▸ **Problem**: Put every line of the material into a Markdown table with the columns "Row" and "Line", numbering the rows and skipping blank lines. Leave the pictures out of the table.
──────── Stored data ────────
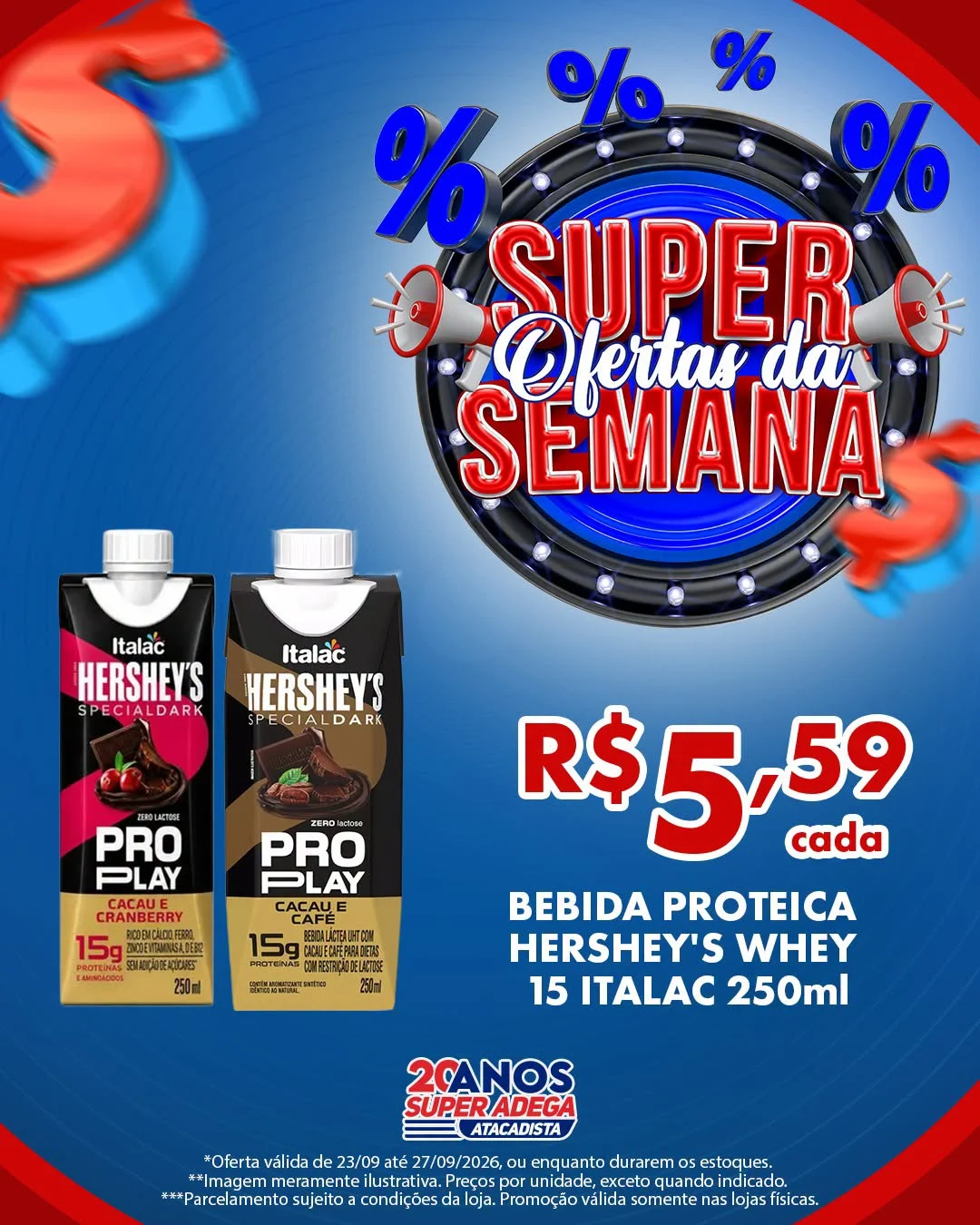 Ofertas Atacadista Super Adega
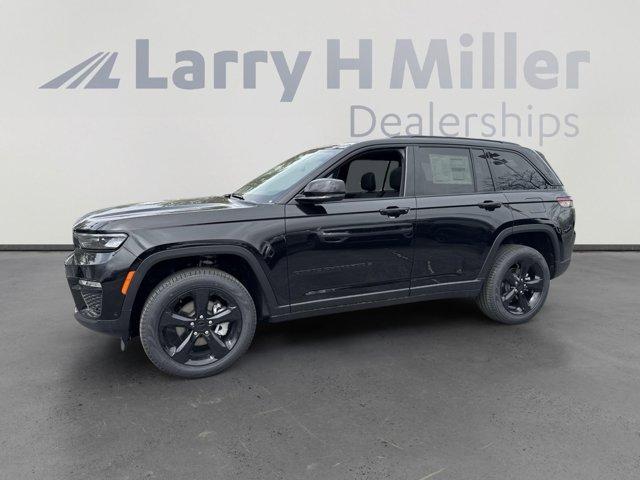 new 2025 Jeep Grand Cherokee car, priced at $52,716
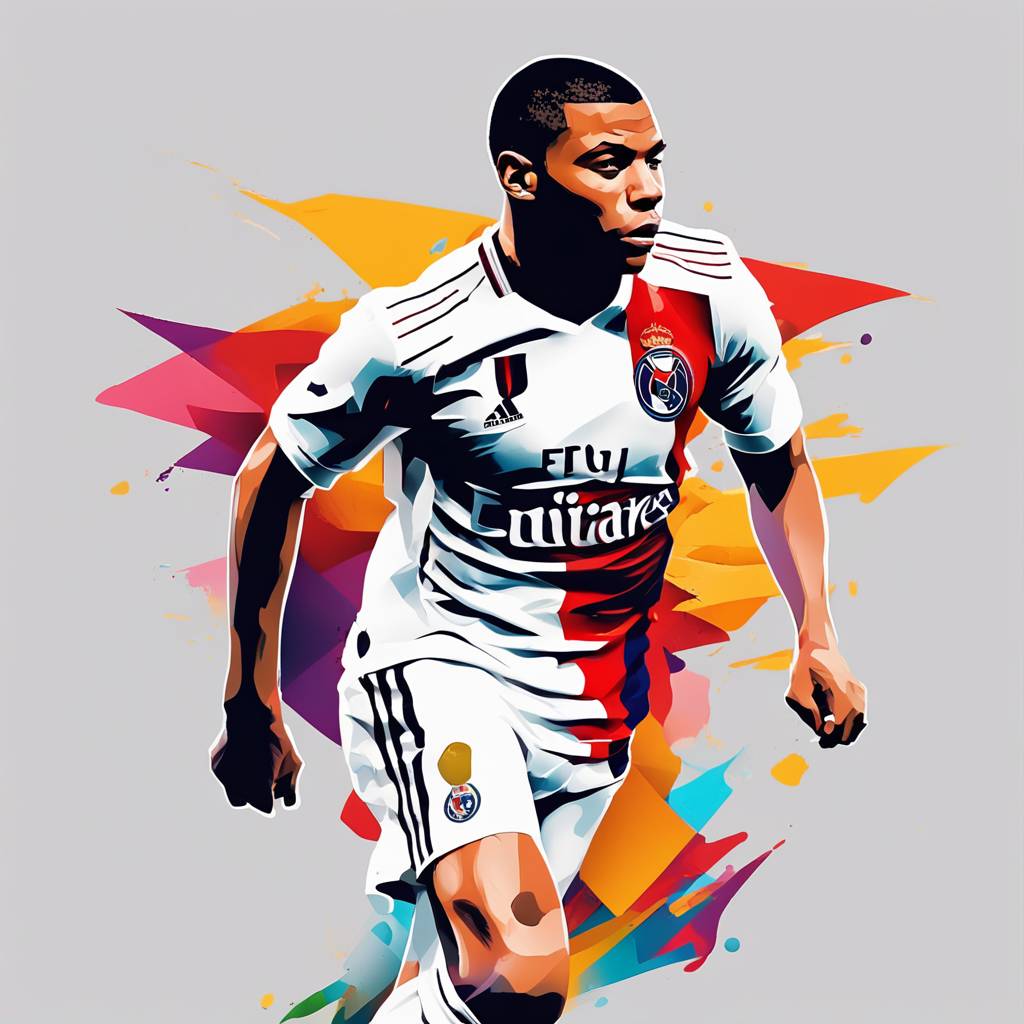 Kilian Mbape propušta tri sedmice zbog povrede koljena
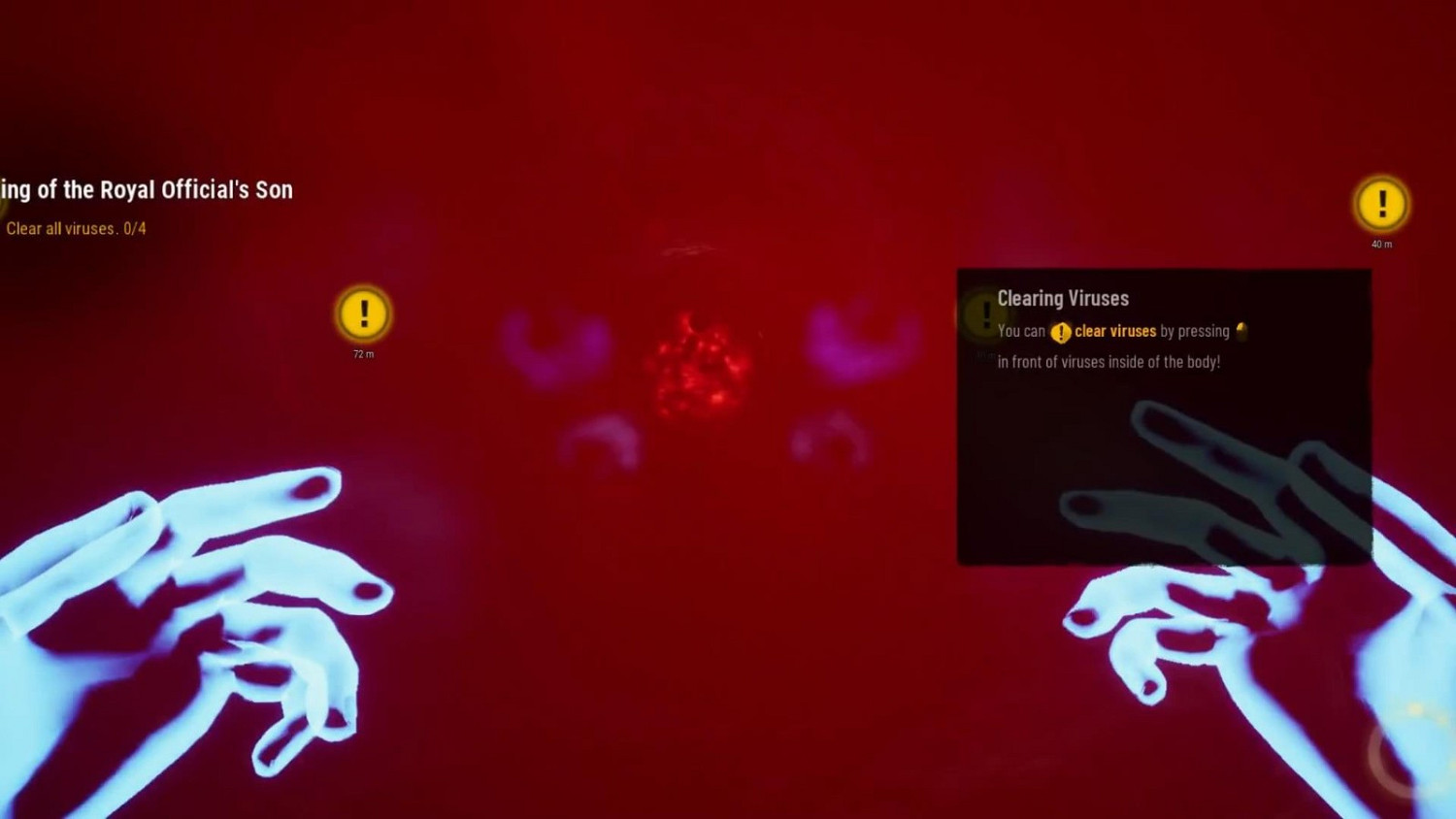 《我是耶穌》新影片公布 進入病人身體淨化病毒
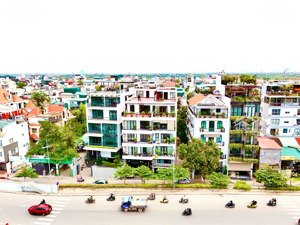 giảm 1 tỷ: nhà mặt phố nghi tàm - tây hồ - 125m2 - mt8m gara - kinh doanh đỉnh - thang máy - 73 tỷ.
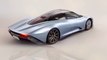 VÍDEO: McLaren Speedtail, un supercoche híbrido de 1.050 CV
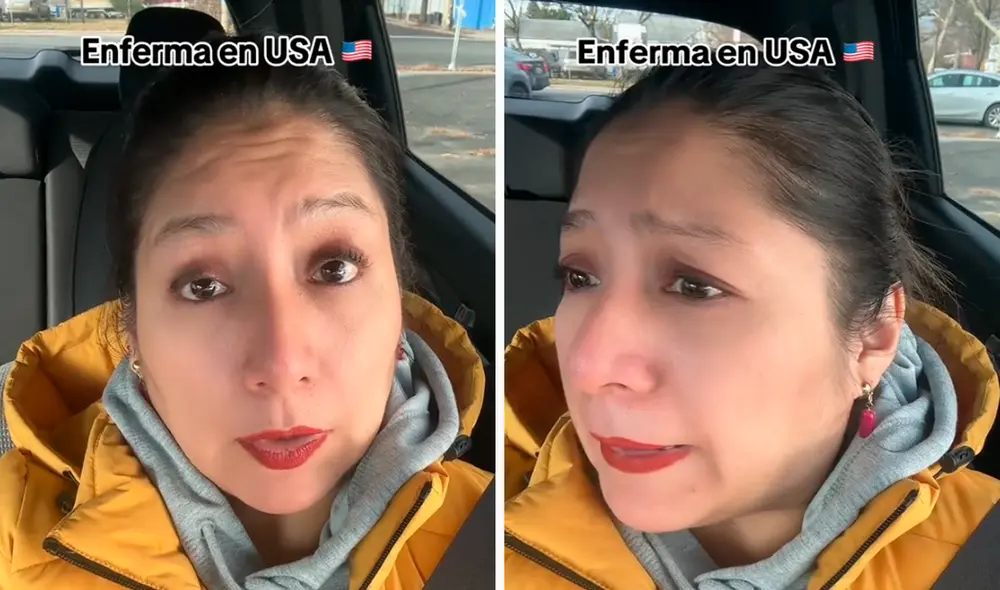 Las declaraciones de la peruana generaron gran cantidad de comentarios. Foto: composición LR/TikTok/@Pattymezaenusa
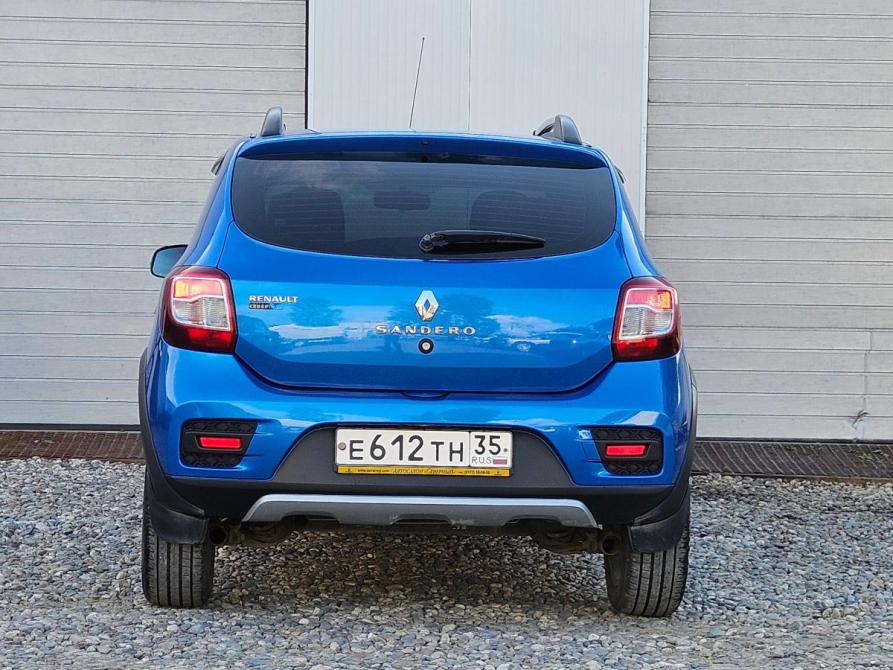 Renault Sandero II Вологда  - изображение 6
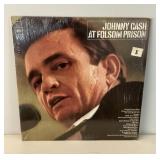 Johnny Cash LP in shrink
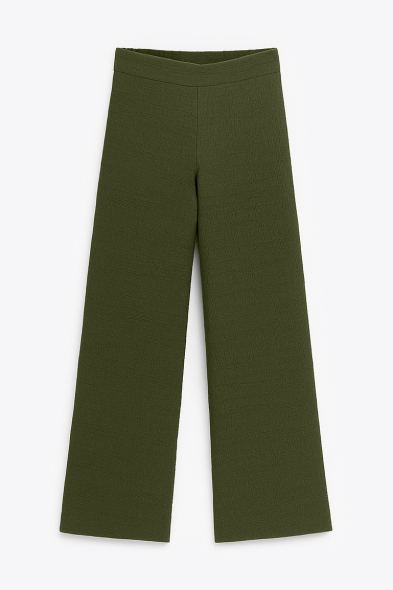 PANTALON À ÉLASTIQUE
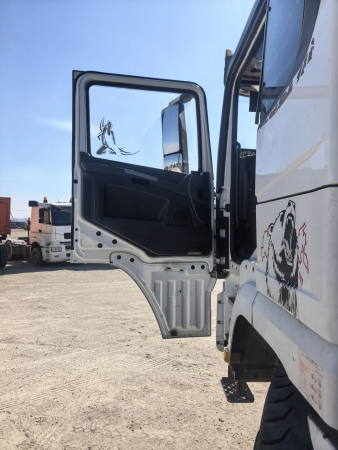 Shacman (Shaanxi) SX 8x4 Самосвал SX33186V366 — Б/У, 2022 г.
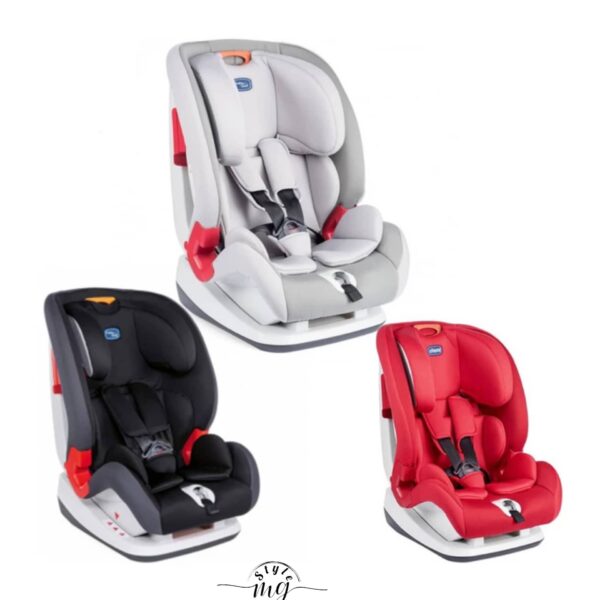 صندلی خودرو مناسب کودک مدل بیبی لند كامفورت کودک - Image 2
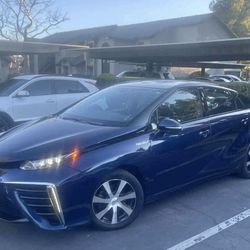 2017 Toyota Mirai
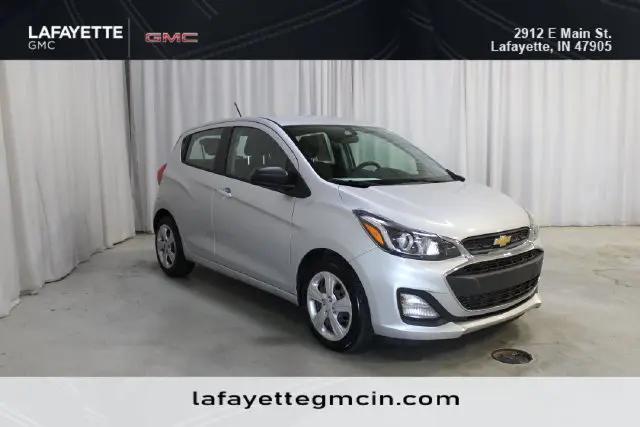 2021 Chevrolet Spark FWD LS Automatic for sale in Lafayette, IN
────────
▸ **Result of this exercise**:
| Row | Line |
|---|---|
| 1 |  Ofertas Atacadista Super Adega |
| 2 |  new 2025 Jeep Grand Cherokee car, priced at $52,716 |
| 3 |  Kilian Mbape propušta tri sedmice zbog povrede koljena |
| 4 |  《我是耶穌》新影片公布 進入病人身體淨化病毒 |
| 5 |  giảm 1 tỷ: nhà mặt phố nghi tàm - tây hồ - 125m2 - mt8m gara - kinh doanh đỉnh - thang máy - 73 tỷ. |
| 6 |  VÍDEO: McLaren Speedtail, un supercoche híbrido de 1.050 CV |
| 7 |  Las declaraciones de la peruana generaron gran cantidad de comentarios. Foto: composición LR/TikTok/@Pattymezaenusa |
| 8 |  Renault Sandero II Вологда  - изображение 6 |
| 9 |  Johnny Cash LP in shrink |
| 10 |  PANTALON À ÉLASTIQUE |
| 11 |  Shacman (Shaanxi) SX 8x4 Самосвал SX33186V366 — Б/У, 2022 г. |
| 12 |  صندلی خودرو مناسب کودک مدل بیبی لند كامفورت کودک - Image 2 |
| 13 |  2017 Toyota Mirai |
| 14 |  2021 Chevrolet Spark FWD LS Automatic for sale in Lafayette, IN |